New Column addition in Spark Bigquery Connector 2.12_0.29.0 vs 2.12_0.20.0 #945

bbarodia · 2023-04-10T19:05:33Z

Hi,

We wanted to upgrade to 0.29.0 from 0.20.0 but noticed the following behavior.

Setup to write to BigQuery :

final_df.write.format("bigquery") \
            .option("temporaryGcsBucket", c.TEMPORARY_GCS_BUCKET) \
            .option("table", self.gbq_project + ":" + final_dataset_name + "." + output_short_table_name) \
            .option("createDisposition", "CREATE_IF_NEEDED") \
            .option("schemaUpdateOptions", "ALLOW_FIELD_ADDITION" if use_gbq_overwrite_mode else '') \
            .option("decimal", "NUMERIC") \
            .option("partitionField", partition_column) \
            .option("partitionType", "DAY") \
            .mode('overwrite' if use_gbq_overwrite_mode else 'append') \
            .save()

Test Case :

Write dataframe to table
Add a column to dataframe and write to table

expected behaviour : new column is added to table.

With 0.29.0 :

We do not see the new column in the table.

we see this in logs : autodetect=null and

 schema=Schema{fields=[Field{name=field_1, type=STRING, mode=NULLABLE, description=null, policyTags=null,
, maxLength=null, scale=null, precision=null, defaultValueExpression=null, collation=null}, Field{name=test_string_field, type=STRING, mode=REQUIRED, description=null, policyTags=null, maxLength=null, scale=null, precision=null, defaultValueExpression=null, collation=null},

with 0.20.0:
We DO see the new column in the table.

we see autodetect=true
and schema=null

The text was updated successfully, but these errors were encountered:

pricemg · 2023-04-11T14:16:28Z

I think I'm seeing this exact issue right now actually.

Having the following options set in my spark session config

        # Allow new fields to be added to struct(record in BQ) column that
        # differ from what is already present in the BQ table being written to.
        spark.conf.set("allowFieldAddition", "true")
        # Any fields different between current data to be appended and already
        # in BQ table are filled with Null.
        spark.conf.set("allowFieldRelaxation", "true"

With dataproc-serverless v1.0 (where we were using 2.12-0.23.2 of the connector) could append a dataframe to a table where there was not a perfect overlap of columns and the new columns would be added (with Null set in the rows were the new columns weren't present previously).
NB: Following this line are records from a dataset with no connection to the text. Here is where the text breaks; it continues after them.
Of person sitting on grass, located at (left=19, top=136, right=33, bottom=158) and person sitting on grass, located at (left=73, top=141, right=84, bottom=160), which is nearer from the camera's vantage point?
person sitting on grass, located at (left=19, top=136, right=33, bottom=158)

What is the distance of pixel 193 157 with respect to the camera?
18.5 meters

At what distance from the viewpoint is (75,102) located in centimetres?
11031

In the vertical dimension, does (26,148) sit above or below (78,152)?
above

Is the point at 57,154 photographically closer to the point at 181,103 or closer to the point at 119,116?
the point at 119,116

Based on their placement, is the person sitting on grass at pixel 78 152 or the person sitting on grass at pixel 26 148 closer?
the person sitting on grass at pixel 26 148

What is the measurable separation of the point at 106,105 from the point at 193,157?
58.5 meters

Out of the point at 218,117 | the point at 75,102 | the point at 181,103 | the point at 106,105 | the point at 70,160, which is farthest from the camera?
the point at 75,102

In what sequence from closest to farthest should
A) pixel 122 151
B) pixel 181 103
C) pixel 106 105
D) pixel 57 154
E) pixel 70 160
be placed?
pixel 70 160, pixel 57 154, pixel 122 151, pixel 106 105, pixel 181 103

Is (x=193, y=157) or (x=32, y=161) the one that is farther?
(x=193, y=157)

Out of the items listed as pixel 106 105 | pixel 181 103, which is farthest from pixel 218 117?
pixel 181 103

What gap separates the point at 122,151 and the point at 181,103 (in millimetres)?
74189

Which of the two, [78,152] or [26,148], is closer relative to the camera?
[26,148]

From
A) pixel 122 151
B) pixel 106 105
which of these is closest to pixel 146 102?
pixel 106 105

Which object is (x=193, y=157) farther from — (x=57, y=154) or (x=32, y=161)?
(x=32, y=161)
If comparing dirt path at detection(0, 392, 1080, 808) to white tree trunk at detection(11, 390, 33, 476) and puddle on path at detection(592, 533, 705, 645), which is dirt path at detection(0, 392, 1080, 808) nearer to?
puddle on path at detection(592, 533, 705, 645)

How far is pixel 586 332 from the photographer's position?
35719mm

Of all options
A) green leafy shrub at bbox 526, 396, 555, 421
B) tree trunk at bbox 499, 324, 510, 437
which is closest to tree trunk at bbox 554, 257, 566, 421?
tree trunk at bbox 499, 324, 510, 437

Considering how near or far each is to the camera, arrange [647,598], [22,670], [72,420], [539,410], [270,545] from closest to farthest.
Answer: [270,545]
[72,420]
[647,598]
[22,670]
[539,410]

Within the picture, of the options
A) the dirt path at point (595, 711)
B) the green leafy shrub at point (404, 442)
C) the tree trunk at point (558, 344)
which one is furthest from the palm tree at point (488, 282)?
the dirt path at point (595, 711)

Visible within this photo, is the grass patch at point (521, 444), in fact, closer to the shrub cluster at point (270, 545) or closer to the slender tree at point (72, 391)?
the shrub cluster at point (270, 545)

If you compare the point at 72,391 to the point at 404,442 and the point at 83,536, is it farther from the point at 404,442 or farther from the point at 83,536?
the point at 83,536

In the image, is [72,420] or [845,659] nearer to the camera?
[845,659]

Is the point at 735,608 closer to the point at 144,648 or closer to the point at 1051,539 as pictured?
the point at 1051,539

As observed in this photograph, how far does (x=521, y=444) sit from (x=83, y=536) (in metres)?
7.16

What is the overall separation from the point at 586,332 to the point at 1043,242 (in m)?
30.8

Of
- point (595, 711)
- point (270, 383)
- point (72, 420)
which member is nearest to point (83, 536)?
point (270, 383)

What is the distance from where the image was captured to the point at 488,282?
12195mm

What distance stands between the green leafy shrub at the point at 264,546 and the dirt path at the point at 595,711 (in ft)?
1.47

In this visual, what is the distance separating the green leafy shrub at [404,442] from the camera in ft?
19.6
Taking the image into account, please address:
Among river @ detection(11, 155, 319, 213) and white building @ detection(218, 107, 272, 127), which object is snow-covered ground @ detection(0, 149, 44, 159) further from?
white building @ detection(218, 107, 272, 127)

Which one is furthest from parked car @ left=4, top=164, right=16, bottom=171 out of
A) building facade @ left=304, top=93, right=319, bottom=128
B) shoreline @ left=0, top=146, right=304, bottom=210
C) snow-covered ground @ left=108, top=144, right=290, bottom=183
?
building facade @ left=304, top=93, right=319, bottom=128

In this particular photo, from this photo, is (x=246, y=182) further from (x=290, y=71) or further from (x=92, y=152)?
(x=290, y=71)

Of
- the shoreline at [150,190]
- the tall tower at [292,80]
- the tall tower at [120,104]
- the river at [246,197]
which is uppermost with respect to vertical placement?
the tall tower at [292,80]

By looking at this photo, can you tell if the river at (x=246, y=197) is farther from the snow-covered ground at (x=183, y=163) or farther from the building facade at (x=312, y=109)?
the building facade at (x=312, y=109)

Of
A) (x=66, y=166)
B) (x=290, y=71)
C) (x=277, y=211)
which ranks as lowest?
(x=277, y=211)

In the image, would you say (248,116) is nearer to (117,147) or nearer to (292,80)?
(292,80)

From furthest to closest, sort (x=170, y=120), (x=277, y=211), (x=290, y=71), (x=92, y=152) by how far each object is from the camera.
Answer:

In dataproc-serverless v2.0 (where we're now using the 2.13-0.28.0 connector) I am still seeing the rows being appended but the additional columns are not present.

pricemg · 2023-04-16T12:02:26Z

I can put together mwe if it's helpful, but I think @bbarodia has probably explained the premise well.

bbarodia · 2023-04-17T17:58:28Z

Hi Folks, we are observing similar behaviour with 0.30 too. Please let us know if this is expected or a bug.

Also BigQuery Console can handle adding a column schema without deleting previous partitions. The only way to write a dataframe that has a changed schema to BigQuery is to use the mode: overwrite which will delete the old partitions. Can this be handled with mode: append where we do not need to delete old partitions ?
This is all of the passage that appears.